## PROBLEM REQUIREMENTS
Copy the lines of the records below, starting with the line that contains "Is the short" and continuing through the end of the records. Leave out the pictures.

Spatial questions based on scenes
• • • • •
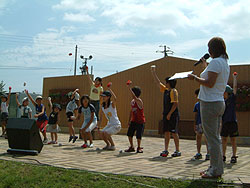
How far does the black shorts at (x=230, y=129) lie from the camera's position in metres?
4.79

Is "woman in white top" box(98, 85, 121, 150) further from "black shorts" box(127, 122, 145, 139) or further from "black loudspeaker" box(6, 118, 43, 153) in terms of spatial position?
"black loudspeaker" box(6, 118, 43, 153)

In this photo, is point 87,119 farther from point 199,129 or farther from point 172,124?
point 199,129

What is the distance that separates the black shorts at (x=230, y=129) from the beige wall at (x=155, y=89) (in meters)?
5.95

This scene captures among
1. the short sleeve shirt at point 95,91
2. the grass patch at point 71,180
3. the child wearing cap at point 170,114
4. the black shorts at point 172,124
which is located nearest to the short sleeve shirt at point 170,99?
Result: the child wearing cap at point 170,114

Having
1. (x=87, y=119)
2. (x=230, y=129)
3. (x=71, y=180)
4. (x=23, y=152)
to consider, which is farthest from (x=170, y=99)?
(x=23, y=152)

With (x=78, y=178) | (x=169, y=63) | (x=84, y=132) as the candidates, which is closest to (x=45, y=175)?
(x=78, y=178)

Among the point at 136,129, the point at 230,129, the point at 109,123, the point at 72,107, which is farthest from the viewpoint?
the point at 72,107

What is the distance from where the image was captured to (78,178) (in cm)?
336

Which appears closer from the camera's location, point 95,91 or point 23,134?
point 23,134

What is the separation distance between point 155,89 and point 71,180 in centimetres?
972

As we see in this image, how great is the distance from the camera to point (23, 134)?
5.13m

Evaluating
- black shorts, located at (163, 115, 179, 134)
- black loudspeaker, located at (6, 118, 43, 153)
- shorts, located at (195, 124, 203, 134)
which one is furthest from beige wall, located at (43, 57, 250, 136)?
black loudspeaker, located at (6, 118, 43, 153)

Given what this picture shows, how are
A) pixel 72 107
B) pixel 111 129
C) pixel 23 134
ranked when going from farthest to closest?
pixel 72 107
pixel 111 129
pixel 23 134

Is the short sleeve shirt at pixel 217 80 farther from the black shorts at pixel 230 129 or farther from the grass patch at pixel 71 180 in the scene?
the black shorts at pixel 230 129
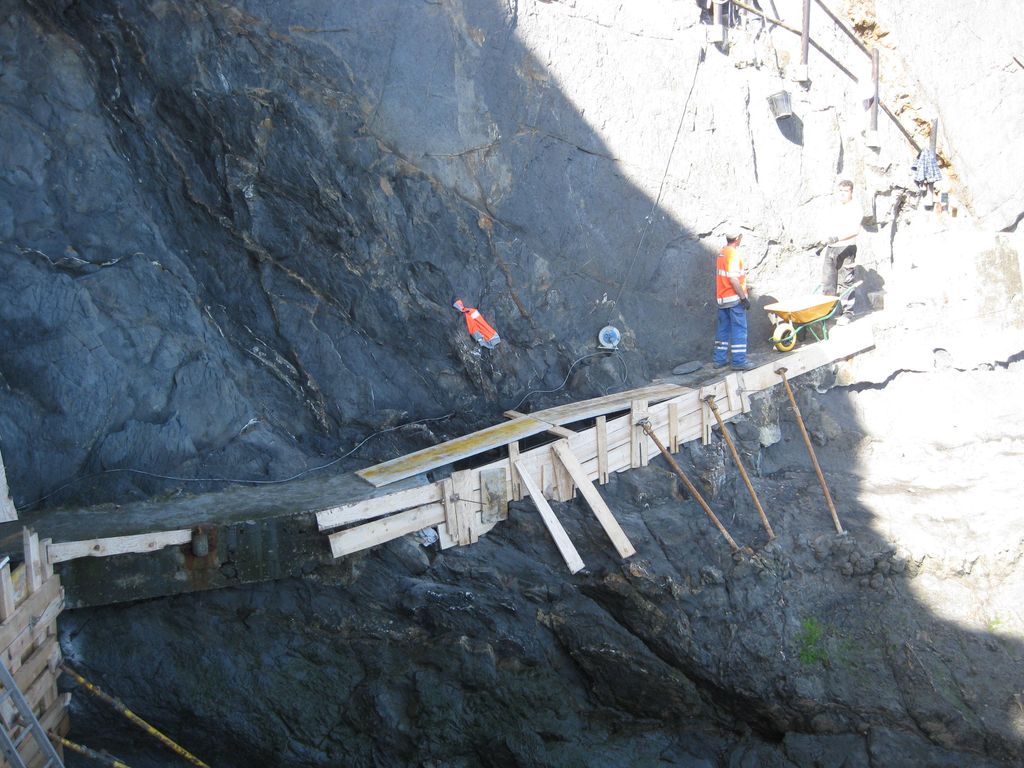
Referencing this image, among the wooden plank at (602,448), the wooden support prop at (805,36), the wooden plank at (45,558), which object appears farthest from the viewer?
• • • • •
## IN RESPONSE
Is the short sleeve shirt at pixel 217 80 farther from the black shorts at pixel 230 129 or farther from the grass patch at pixel 71 180 in the scene?
the black shorts at pixel 230 129
Referencing this image, among the wooden plank at (602,448), the wooden support prop at (805,36), the wooden plank at (45,558), which object appears farthest from the viewer?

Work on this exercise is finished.